Document passage:
━━━━
Lynn Kamerlin, Ph.D

Computational Biophysics
Georgia Institute of Technology
Recruited: 2022

Lynn Kamerlin develops advanced computer models to simulate how certain biomolecules have evolved over time and how they interact with compounds and structures in their environment, from breaking down pesticides and plastics to regulating the growth of cancer cells. 

A key area of her expertise is enzymes, the proteins that speed up and regulate chemical reactions in the body. In their simplest representation, enzymes can be thought of as a series of beads (amino acids) on a string. The type of beads and how they are ordered affect how they function, and the number and combination of amino acids on enzymes is an astounding figure, akin to the number of stars in the universe – squared.
━━━━
Listed records:
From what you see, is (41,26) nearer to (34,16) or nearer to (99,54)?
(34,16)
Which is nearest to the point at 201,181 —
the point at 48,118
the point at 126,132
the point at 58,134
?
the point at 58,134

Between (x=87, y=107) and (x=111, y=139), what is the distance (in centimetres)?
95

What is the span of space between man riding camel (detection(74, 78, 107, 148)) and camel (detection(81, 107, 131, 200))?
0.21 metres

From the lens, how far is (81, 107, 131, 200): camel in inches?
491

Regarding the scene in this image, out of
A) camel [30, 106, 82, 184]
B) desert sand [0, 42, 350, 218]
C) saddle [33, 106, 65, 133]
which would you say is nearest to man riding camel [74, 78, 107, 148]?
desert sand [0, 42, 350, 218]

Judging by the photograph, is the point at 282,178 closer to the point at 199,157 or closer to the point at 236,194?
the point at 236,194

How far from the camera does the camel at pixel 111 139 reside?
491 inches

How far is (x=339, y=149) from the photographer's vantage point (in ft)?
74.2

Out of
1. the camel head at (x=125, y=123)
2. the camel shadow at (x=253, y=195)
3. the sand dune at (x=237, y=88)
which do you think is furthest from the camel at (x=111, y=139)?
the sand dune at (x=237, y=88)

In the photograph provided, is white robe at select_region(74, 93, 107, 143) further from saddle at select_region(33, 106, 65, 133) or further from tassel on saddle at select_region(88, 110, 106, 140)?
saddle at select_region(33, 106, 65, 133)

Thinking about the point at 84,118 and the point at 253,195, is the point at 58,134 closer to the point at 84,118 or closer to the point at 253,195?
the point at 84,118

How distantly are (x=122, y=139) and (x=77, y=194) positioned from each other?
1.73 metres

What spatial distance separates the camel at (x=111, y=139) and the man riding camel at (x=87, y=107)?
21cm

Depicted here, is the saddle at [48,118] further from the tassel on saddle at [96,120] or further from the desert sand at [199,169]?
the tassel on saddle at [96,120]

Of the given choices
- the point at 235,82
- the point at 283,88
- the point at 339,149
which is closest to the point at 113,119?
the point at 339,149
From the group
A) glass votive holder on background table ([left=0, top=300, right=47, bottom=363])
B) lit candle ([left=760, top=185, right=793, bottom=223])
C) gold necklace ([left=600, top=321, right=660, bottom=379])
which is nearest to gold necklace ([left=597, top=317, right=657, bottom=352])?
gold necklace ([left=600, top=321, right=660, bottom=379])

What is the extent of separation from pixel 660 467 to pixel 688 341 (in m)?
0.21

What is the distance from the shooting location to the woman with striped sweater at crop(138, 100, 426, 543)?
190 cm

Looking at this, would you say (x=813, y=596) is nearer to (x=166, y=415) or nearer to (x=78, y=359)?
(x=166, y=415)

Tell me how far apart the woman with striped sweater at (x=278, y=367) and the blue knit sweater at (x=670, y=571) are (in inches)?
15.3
━━━━
Problem details:
Reproduce the section of the Lynn Kamerlin profile that begins with the words "Lynn Kamerlin, Ph.D" and ends with "universe – squared.".

Expected output:
Lynn Kamerlin, Ph.D

Computational Biophysics
Georgia Institute of Technology
Recruited: 2022

Lynn Kamerlin develops advanced computer models to simulate how certain biomolecules have evolved over time and how they interact with compounds and structures in their environment, from breaking down pesticides and plastics to regulating the growth of cancer cells. 

A key area of her expertise is enzymes, the proteins that speed up and regulate chemical reactions in the body. In their simplest representation, enzymes can be thought of as a series of beads (amino acids) on a string. The type of beads and how they are ordered affect how they function, and the number and combination of amino acids on enzymes is an astounding figure, akin to the number of stars in the universe – squared.